Cover has normal wear and tear for the age. Cover has visible ring wear as shown in photos. Cover has shred on spin and all seams including mouth opening. Cover is graded VG. Record is graded VG.

Street Survivors is the fifth studio album by the Southern rock band Lynyrd Skynyrd, released on October 17, 1977. The LP is the last Skynyrd album recorded by original members Ronnie Van Zant and Allen Collins, and is the sole Skynyrd studio recording by guitarist Steve Gaines. Three days after the album’s release, the band’s chartered airplane crashed en route to Baton Rouge, Louisiana, killing the pilot, co-pilot, the group’s assistant road-manager and three band members (Van Zant, Gaines, and Gaines’ older sister, backup singer Cassie Gaines), and severely injuring most who survived the crash.

The album was an instant success, achieving gold certification just 10 days after its release. It would later go double platinum. The album performed well on the charts, peaking at #5 (the band’s highest-charting album), as did the singles “What’s Your Name” and “That Smell,” the former a top-20 hit on the singles chart.

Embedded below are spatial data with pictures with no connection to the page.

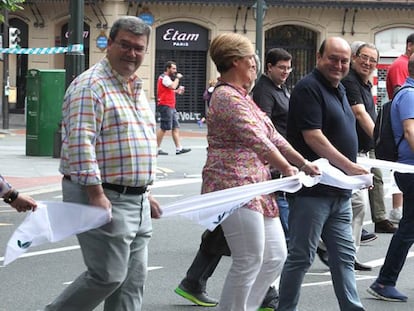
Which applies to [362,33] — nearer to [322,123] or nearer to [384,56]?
[384,56]

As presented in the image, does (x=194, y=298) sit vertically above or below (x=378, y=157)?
below

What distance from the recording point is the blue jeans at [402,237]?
304 inches

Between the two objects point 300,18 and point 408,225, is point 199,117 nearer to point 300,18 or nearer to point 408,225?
point 300,18

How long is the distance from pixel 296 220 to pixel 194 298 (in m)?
1.30

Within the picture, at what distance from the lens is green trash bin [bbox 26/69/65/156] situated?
1958 cm

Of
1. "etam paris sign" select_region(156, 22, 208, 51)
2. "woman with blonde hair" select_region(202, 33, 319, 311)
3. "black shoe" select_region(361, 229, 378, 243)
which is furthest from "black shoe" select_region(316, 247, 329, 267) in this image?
"etam paris sign" select_region(156, 22, 208, 51)

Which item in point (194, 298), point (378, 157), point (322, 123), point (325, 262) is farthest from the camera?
point (325, 262)

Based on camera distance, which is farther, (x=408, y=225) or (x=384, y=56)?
(x=384, y=56)

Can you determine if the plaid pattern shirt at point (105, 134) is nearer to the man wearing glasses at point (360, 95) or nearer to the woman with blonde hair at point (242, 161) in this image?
the woman with blonde hair at point (242, 161)

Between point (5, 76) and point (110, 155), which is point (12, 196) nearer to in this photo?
point (110, 155)

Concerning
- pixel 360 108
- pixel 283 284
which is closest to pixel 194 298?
pixel 283 284

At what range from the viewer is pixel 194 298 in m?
7.50

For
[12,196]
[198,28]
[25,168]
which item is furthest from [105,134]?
[198,28]

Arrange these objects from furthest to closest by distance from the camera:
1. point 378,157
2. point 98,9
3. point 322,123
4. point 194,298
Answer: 1. point 98,9
2. point 378,157
3. point 194,298
4. point 322,123
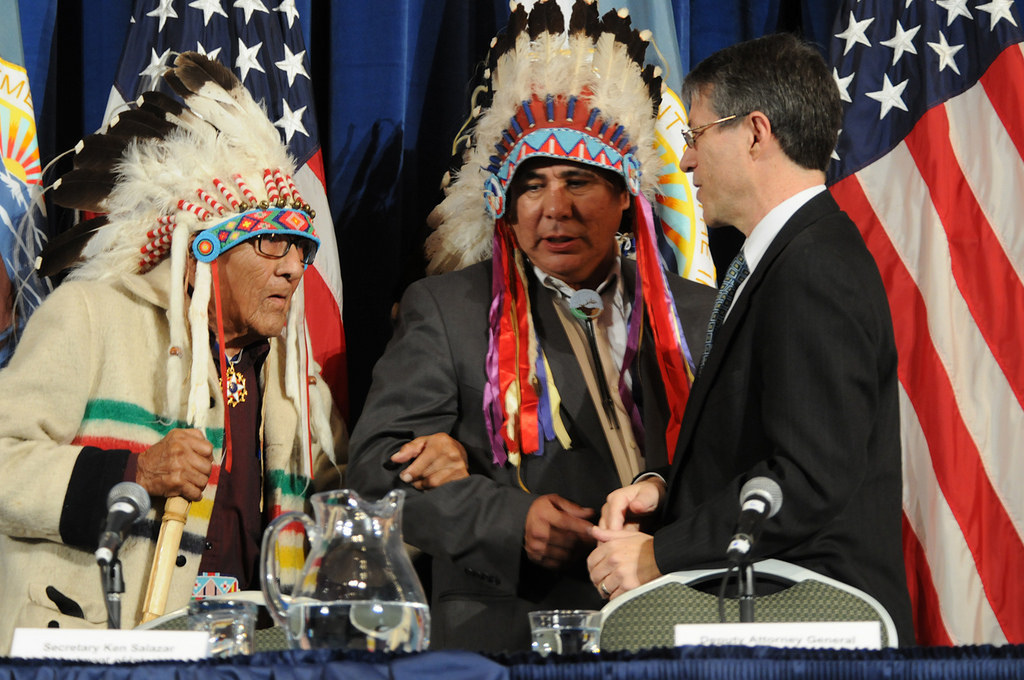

The original cover sleeve for Street Survivors had featured a photograph of the band standing on a city street with all its buildings engulfed in flames, some near the center nearly obscuring Steve Gaines’s face. After the plane crash, this cover became highly controversial. Out of respect for the deceased (and at the request of Teresa Gaines, Steve’s widow), MCA Records withdrew the original cover and replaced it with a similar image of the band against a simple black background, which was on the back cover of the original sleeve. Conspiracy theorists have long claimed that only those band members touched by flame in the photograph were killed in the crash, but this is not true (flame appears to touch nearly all band members). Thirty years later, for the deluxe CD version of Street Survivors, the original “flames” cover was restored.